После рассказа Епишева я долго молча сидел, обдумывая сложившуюся ситуацию. Сидевший рядом ученый тоже молчал, изредка говоря: «спаси господи». То, что меня не расстреляли, было отлично, но то, что забросило в непривычное для меня время, на это надо посмотреть.
– В твоем эксперименте участвовало только четыре человека? – спросил я.
– Да, ждать больше некого.
– А вы вообще тут обжились?
– Да как сказать, живем в ночлежке, бытовые условия по сравнению с двадцатым веком, можно сказать, хреновые.
– А чего тут не хватает? Электричество есть, водопровод есть, канализация есть, ванны есть, ватерклозеты есть, телефон и телеграф есть, поезда есть, автомобили уже появляются, самолетов только нет. Чего вам не хватает?
– Все это есть, да не про нашу честь. Все, что ты перечислил, слишком дорого стоит, а мы зарабатываем копейки. Я на паперти в будний день копеек двадцать – тридцать собираю, в воскресение или праздник до пятидесяти иногда доходит. Вон в шапке одни мелкие медяки лежат. По четверть копейки и полкопейки в основном бросают. Можешь посмотреть.
Я достал из шапки маленькие медные кружочки с буквой А и цифрой III на одной стороне, надпись одна вторая копейки была на другой.
– Так нищие тоже бывает хорошо зарабатывают. У Конан Дойла был, по-моему, рассказ, как клерк в Лондоне забросил службу, переодевался нищим и собирал подаяний намного больше, чем его зарплата служащего. Как раз про это время написано. Он еще грим, уродующий лицо делал, чтобы больше подавали, а тебе и делать не надо, и так рожа страшная.

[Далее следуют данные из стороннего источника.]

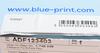 Головний циліндр зчеплення BLUE PRINT ADF123403 (фото 6)
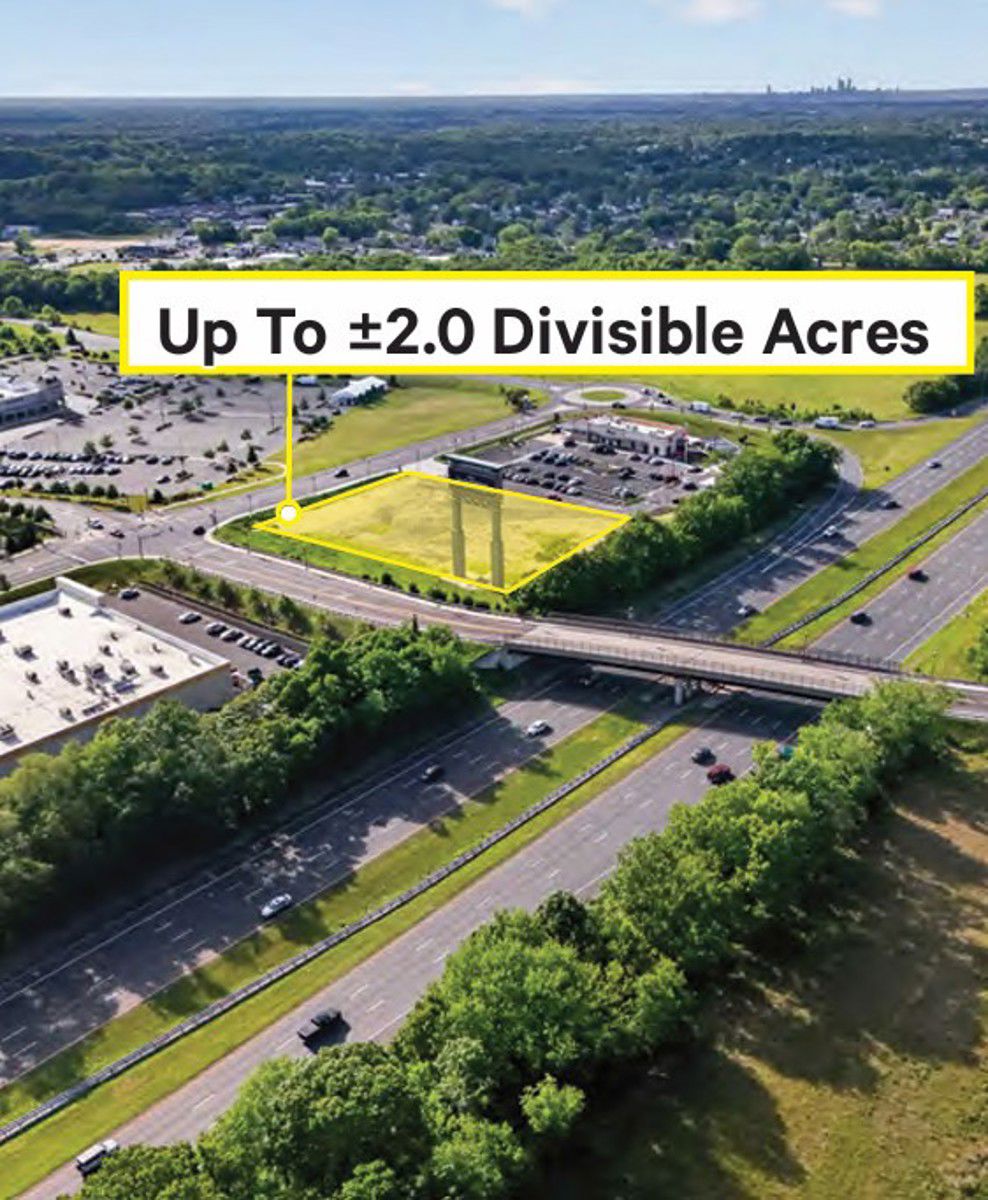 Aerial 4 Gloucester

– Грешно смеяться над чужим уродством, а еще начальник цеха с высшим образованием. Когда я был младшим научным сотрудником в лаборатории, произошел взрыв прибора. Мне несколько пластических операций сделали.

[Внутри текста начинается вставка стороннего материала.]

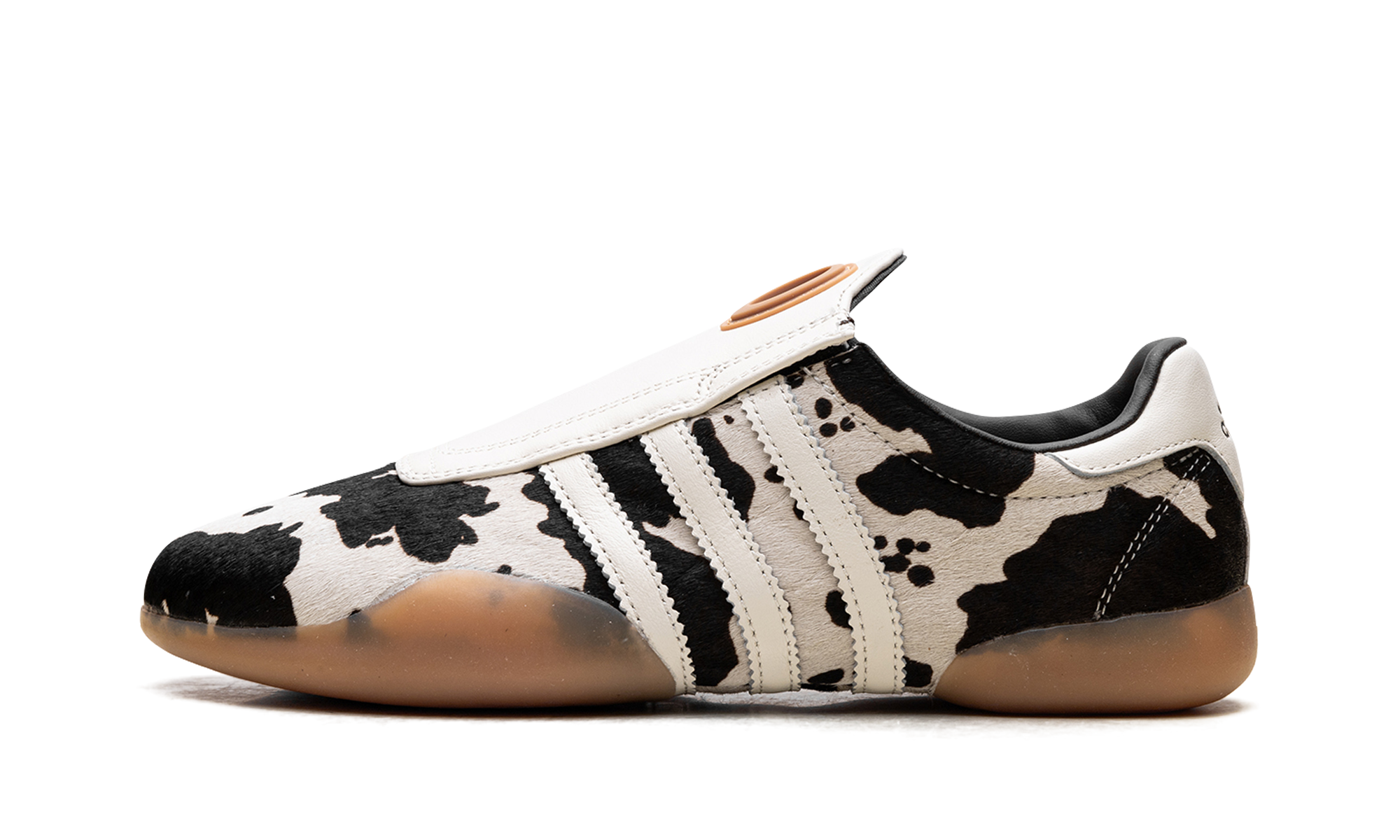 Taekwondo Mei Wmns "cow Print" - 1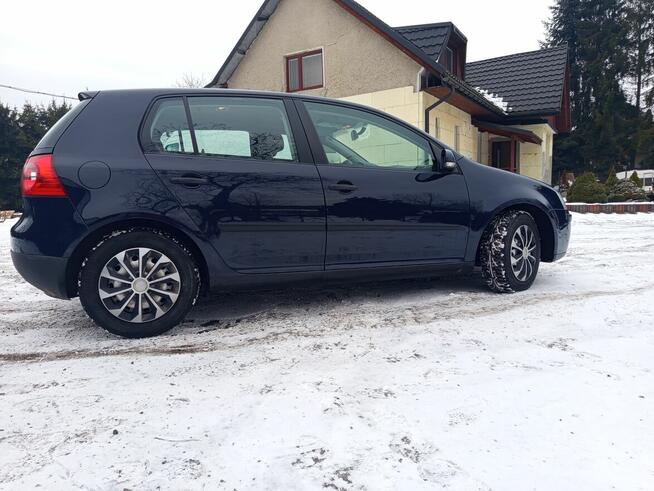 Volkswagen Golf 1.9 TDI Kopanka - zdjęcie 1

– Пересадили кожу с жопы на рожу, – засмеялся я, не нравился мне этот изобретатель, придумавший прибор для уничтожения людей.
– Да, именно оттуда.
– Не обижайся, Рома, но ты на Фантомаса похож, – продолжал смеяться я. – Ты с такой рожей и по полкопеечки собираешь. Что на них купить то можно?
– Пирожок с лапоть величиной, с мясом и картошкой, на полдня наесться можно. Нищие в Москве и больше собирают, но надо возле более проходного храма сидеть, а там так просто не втиснешься. Я возле этого собора с самого строительства обитаю, меня тут каждая собака знает. А места не менял потому, что тебя, свинью неблагодарную, ждал. Забрали бы тебя в полицейский околоток голышом, как Боцмана. Он мужик ушлый, выкрутился, а тебя бы могли и в дурдом упечь или на каторгу.

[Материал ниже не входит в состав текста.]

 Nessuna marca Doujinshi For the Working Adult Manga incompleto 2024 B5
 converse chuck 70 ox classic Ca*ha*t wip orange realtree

– С чего это я глупей уголовника какого-то?
– Сам ты и есть уголовник – нарушал социалистическую законность.
– Обидно мне, Епишев. За что меня в расход пустить хотели? Я же не вор и не убийца.
– Вот из-за таких, как ты, Советский Союз и развалился. Жили вы, гады, не по правилам социалистической морали, а еще и партбилетом прикрывались.